Verilen Problem 1:
Gülen örgütüne ilişkin metinde "Polis teşkilatında ve" ile "ajan faaliyeti yürütmeleriydi." arasındaki kısmı, bu iki ifade de dahil olmak üzere, hiçbir değişiklik yapmadan geri veriniz.
Verilen Problem 2:
Gülen örgütünün niteliğini tartışan metni, son cümlesinden sonra kaldığı yerden sürdürünüz.

Gösterilen Metin:
────────
Gelişmelere F. Gülen’le T. Erdoğan arasındaki bir iktidar mücadelesi olarak bakmak yanlıştır. Darbe girişiminin ve sonrasında meydana gelen olayların çerçevesi çok daha geniştir.
- Gülen örgütlenmesi bilinen anlamda bir cemaat değildir. Gülen örgütü Amerika’dan, NATO’dan, Avrupa Birliği’nden, Türkiye’deki hükümetlerden, düzen partilerinden, devletin istihbarat örgütlerinden bağımsız, F. Gülen’in kafasına göre oluşmuş ve ona göre hareket eden bir yapı değildir.
Özellikle 1990’lardan yani Doğu Blokunun çökmesinden sonra Türkiye’de F. Gülen örgütü ile birlikte çalışmayan, ona hizmet etmemiş hiç bir siyasi iktidar ve düzen partisi yoktur. Demirel, Ecevit, Türkeş, Çiller, Mesut Yılmaz ve en son bu örgüte ne istediyse veren, bir dediğini iki etmeyen AKP iktidarları. Sağ kesimde sadece Erbakan ve bazı büyük cemaatler Gülen örgütüne mesafeli durdular. Bunun bedelini de 28 Şubat sürecinde ağır biçimde ödediler.
Polis teşkilatında ve orduda Gülen adına yapılan çalışmaları engellemeye çalışanlar cezalandırıldı. Herhalde aklı başında hiç kimse bütün bunların F.Gülen’in yüzü suyu hürmetine yapıldığına inanmaz. F. Gülen’in dünya çapında devletler, hükümetler, siyasi liderler, kalburüstü düzen aydınları arasındaki prestijinin sebebi ne? Bunlar, F. Gülen’in bir simge olduğunu, F. Gülenle birlikte çalışmanın emperyalist dünya sistemi ve işbirlikçi sermaye ile birlikte çalışmak olduğunu biliyorlar. Rusya’da, Türki Cumhuriyetlerde Gülen okullarının kapatılma nedeni, bunların ajan faaliyeti yürütmeleriydi.
- Gülen’in ideolojik anlayışı da cemaatçi İslami anlayıştan farklıdır. Bu anlayış cemaatçi anlayışın tersine Batı dostudur, Amerika’nın “dünyanın dümeninde” olduğuna inanır. Amerika’nın onayı alınmadan iş yapılmasına karşıdır. Dinler arası düşmanlıktan değil, diyalogdan yanadır, Gülen Papaya hürmetkardır. Gülen İsrail dostu, Amerika ve İsrail’e direnenlerin düşmanıdır. Gülen örgütü cemaatler gibi kitle çalışması yapmaz. Özel olarak seçtiklerini eğitip bürokrasiye, askeriyeye, şirketlere nitelikli kadro yetiştirir. Gülenci anlayış muhalif değil işbirlikçidir, devletçidir, Türk-İslamcıdır, militaristtir. Gülen başörtü eylemlerine karşı bile devletin generallerin yanında oldu. Gülenci anlayış İslamın gereklerini yerine getirme konusunda bağnaz değildir. Gülenci anlayış son derece pragmatisttir. Yeri gelir laikliği, Atatürkü yani cemaatlerin nefret ettiklerini bile över. Gülen anlayışı Amerikanın ve işbirlikçi sermayenin çıkarlarına göre biçimlenen, değişen bir İslami anlayıştır. Bu nedenle AKP de İslamcı, Gülen de İslamcı tespiti çok eksik bir tespittir. Ortada iki İslami anlayış vardır ama bunların arasında çok önemli farklar vardır.
────────
Veri Bloğu:
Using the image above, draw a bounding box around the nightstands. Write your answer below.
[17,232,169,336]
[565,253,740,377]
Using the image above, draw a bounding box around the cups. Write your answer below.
────────
Alıştırma Yanıtı 1:
Polis teşkilatında ve orduda Gülen adına yapılan çalışmaları engellemeye çalışanlar cezalandırıldı. Herhalde aklı başında hiç kimse bütün bunların F.Gülen’in yüzü suyu hürmetine yapıldığına inanmaz. F. Gülen’in dünya çapında devletler, hükümetler, siyasi liderler, kalburüstü düzen aydınları arasındaki prestijinin sebebi ne? Bunlar, F. Gülen’in bir simge olduğunu, F. Gülenle birlikte çalışmanın emperyalist dünya sistemi ve işbirlikçi sermaye ile birlikte çalışmak olduğunu biliyorlar. Rusya’da, Türki Cumhuriyetlerde Gülen okullarının kapatılma nedeni, bunların ajan faaliyeti yürütmeleriydi.

Alıştırma Yanıtı 2:
Darbe girişimini ordunun büyük bir kısmını ele geçirmiş olan F. Gülen’in iktidar hamlesi olarak görmek yanlıştır. Bu bakış hem darbenin arkasındaki egemen güçleri, onlarla birlikte davranan siyasi güçleri, basını, istihbarat örgütlerini vs. görmemize, hem de Türk ordusunun ve askeri darbelerin niteliklerini kavramamıza engel olur. Kısacası böyle bakılırsa Türkiye’deki ekonomik, siyasi sistem anlaşılamaz.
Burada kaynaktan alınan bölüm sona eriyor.